Massive CPU Spikes for 15 min affecting performance

Posted: Wed Jul 01, 2015 8:28 pm
by iraba
Hi there

System Profile:
profile.zip
Linux Centos 6.6:

Code: Select all

root@nagios:~ $ uname -ra
Linux nagios 2.6.32-504.12.2.el6.i686 #1 SMP Wed Mar 11 19:05:53 UTC 2015 i686 i686 i386 GNU/Linux
Manual Install, nothing strange that I know of. But I did inherit the system so there maybe 'modifications'?

I posted initally under a different account: https://support.nagios.com/forum/viewto ... =6&t=32785

I've freed up more space so MYSQL sin't throwing errors anymore. But I'm sill getting the CPU spike but less frequently.

I hacked together a script to log the processes that are on the CPU every 2 secs when a spike starts:

Code: Select all

#!/bin/bash

load_threshold=2
end=$((SECONDS+86400))

while [ $SECONDS -lt $end ]; do
        loadavg=$(cat /proc/loadavg | awk '{print $1}' | cut -c1)
        if [ $loadavg -gt $load_threshold ]
        then
                date >> cpu.log
                ps aruxw | awk 'NR>1'| awk '{print $1, $3, $5, $9, $10, $11, $12, $13, $14, $15, $16, $17, $18, $19}' >> cpu.log

        fi
        sleep 2s
        :
done
I've attached a partial log of the output called on-cpu.log
on-cpu.log
There are large gaps of 5 mins where this script should have collected data but nothing responded. I looks like it maybe has something to do with Postgres? Or jbd2? But I'm not seeing any high iowait times...

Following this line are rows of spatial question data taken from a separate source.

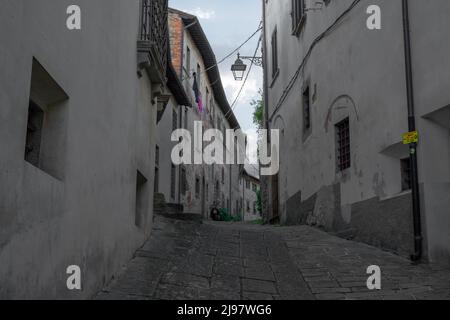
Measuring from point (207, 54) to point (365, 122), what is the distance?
16.4m

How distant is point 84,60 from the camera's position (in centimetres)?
488

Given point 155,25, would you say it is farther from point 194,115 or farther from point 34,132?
point 194,115

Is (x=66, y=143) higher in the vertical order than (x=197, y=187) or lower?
lower

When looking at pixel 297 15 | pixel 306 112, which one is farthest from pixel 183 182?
pixel 297 15

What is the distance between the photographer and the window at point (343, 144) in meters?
9.63

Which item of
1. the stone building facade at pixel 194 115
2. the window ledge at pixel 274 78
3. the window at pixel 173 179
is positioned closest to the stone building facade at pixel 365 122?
the window ledge at pixel 274 78

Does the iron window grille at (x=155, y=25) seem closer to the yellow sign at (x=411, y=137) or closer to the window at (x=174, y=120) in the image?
the yellow sign at (x=411, y=137)

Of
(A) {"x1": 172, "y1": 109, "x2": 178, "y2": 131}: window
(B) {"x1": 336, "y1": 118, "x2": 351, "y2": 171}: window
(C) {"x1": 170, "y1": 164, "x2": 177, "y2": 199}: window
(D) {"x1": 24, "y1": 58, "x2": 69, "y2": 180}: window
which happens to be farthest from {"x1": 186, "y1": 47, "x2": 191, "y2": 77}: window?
(D) {"x1": 24, "y1": 58, "x2": 69, "y2": 180}: window

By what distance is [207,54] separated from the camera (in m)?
24.3

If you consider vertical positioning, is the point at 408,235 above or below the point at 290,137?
below

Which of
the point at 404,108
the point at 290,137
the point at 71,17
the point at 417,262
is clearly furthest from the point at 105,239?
the point at 290,137

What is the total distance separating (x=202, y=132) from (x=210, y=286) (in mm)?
18789

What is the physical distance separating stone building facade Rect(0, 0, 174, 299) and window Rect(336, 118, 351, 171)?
12.1ft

Load graph from the Nagios GUI:
load spikes.png
As the 15min load jump is almost instantaneous at the start (and exactly the same values for 15 mins) I think the check isn't getting done at all until the end of the spike and 'fills in' the values from the current load.

Thanks,
Ira.

Re: Massive CPU Spikes for 15 min affecting performance

Posted: Thu Jul 02, 2015 9:46 am
by abrist
You have a large number of handle_nagioscore_event scripts running:

Code: Select all

/usr/bin/php /usr/local/nagiosxi/scripts/handle_nagioscore_event.php --handler-type=service --host=xxx --service=LANDATA 
I assume there are plenty of these at all times:

Code: Select all

ps -aef | grep handle_nagioscore_event | wc -l
And they are using much load.
Do you use a global event handler? Do you have event handlers set on many objects?
I have noticed some odd behavior in the past where if event handlers were enabled on a template, but no event handler was selected, checks using the template would load spike with the handle_nagioscore_event.php script. If you do not use events, could you try turning off event handlers on the templates: xiwizard_generic_host and xiwizard_generic_service?